Years ago the United States Ridesharing giant Uber and its Chinese rival Didi were locked in a costly rivalry in the Asian nation. After financially tough competition, Uber sold its China-based business to Didi, focusing on other markets instead.
The two companies face off again, however, as Didi seeks registration in the United States. The company’s IPO filing was big news for SoftBank Vision Fund, Tencent and Uber, thanks to its stake in Didi in its previous transaction.
But Didi appears to be priced lower than Uber. By tens of billions of dollars, it turns out. And we don’t really know why.
This week, Didi said he would target an IPO price of $ 13 to $ 14 per share, with each share in U.S. markets worth a quarter of a class A share of the company. In more technical language, each ADR represents 25% of a class A ordinary share of Didi, if you prefer, so it is.
With 288 million shares to sell when it goes public in the United States, Didi could raise up to $ 4.03 billion, a whopping sum.
What is Didi worth between $ 13 and $ 14 per ADR? Using an undiluted number of shares, Didi is valued between $ 62.3 billion and $ 67.1 billion. Including shares issuable through vested options and the like, Didi could be worth up to $ 70 billion; Renaissance Capital calculates the mid-term valuation of the company using a fully diluted stock count at $ 67.5 billion.

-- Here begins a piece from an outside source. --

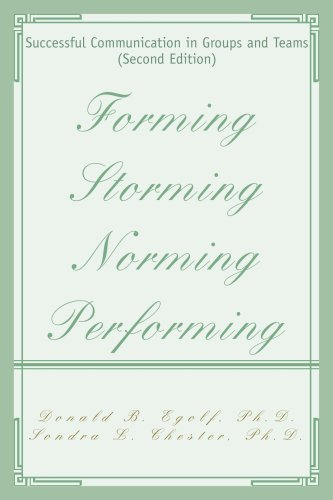 Forming Storming Norming Performing: Successful Communication in Groups and Teams (Second Edition)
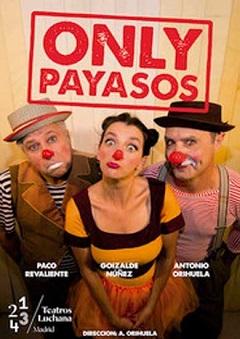 Only payasos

Whichever number you prefer, Didi isn’t ready to challenge Uber’s own rating. Yahoo Finance valued Uber at $ 95.2 billion this morning.
Why is the Chinese company worth less than its old rival? Let’s dig into their numbers and find out.
Didi vs. Uber
As a reminder, Uber’s first quarter 2021 included adjusted revenue of $ 3.5 billion, an 8% gain from the previous year’s quarter. And Uber’s Adjusted EBITDA for the period was – $ 359 million.